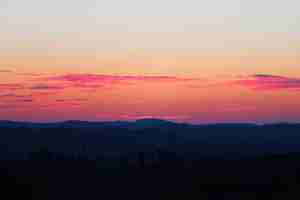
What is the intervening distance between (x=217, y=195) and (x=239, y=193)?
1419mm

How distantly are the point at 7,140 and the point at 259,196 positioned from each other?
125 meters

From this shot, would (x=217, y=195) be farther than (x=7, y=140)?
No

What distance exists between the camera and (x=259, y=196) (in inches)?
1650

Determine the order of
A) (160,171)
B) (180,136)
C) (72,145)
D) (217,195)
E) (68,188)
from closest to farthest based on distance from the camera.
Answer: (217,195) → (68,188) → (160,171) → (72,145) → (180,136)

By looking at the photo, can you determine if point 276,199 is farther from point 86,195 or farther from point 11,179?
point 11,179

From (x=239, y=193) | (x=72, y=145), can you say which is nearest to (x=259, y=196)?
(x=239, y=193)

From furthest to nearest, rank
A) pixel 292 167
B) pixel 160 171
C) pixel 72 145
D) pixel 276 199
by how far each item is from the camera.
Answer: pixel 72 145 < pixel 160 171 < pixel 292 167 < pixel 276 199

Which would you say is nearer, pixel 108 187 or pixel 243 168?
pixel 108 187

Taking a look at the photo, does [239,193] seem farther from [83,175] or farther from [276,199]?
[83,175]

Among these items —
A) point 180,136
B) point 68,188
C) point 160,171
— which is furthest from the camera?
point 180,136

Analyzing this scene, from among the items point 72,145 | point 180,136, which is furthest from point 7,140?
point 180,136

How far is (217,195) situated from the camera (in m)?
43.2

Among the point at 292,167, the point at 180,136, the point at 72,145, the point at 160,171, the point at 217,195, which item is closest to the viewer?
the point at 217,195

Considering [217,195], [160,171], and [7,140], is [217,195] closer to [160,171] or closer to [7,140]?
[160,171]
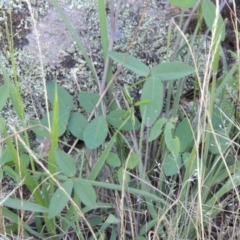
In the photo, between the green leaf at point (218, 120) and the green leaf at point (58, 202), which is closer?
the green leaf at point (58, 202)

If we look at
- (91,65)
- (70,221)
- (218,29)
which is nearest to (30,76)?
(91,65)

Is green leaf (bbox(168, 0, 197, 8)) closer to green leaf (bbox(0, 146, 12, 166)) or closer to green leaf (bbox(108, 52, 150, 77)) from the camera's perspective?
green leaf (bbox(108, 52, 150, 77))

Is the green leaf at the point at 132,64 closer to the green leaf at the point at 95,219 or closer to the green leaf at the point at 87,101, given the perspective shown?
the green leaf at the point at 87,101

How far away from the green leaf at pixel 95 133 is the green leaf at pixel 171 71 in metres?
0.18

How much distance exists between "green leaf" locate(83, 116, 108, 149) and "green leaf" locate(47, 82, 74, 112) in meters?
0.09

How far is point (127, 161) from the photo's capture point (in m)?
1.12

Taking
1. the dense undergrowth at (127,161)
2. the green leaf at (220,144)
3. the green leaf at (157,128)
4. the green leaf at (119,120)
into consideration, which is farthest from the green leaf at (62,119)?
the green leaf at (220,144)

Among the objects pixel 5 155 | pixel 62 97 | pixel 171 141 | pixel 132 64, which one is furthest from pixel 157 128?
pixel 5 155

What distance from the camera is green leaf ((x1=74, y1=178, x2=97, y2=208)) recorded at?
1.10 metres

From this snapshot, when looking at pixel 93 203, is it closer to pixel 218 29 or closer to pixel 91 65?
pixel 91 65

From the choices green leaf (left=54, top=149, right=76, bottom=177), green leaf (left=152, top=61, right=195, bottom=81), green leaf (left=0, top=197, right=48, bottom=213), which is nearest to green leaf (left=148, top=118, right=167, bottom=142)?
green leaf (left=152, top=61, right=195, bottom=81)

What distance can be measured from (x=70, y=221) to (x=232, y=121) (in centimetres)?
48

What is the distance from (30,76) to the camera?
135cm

..............................

#### [What the exercise asks]
Return exactly the lines of the data, and only those, from the line with "Among the objects" through the last line, inclusive.

#### [Result]
Among the objects pixel 5 155 | pixel 62 97 | pixel 171 141 | pixel 132 64, which one is furthest from pixel 157 128?
pixel 5 155

What distance from the camera is green leaf ((x1=74, y1=178, x2=97, y2=208)) recorded at?
1.10 metres

From this snapshot, when looking at pixel 93 203, is it closer to pixel 218 29 or closer to pixel 91 65?
pixel 91 65

From the choices green leaf (left=54, top=149, right=76, bottom=177), green leaf (left=152, top=61, right=195, bottom=81), green leaf (left=0, top=197, right=48, bottom=213), which is nearest to green leaf (left=148, top=118, right=167, bottom=142)?
green leaf (left=152, top=61, right=195, bottom=81)

What distance can be measured from (x=70, y=221) to (x=232, y=121) (in centimetres)?
48

What is the distance from (30,76) to the camera?
135cm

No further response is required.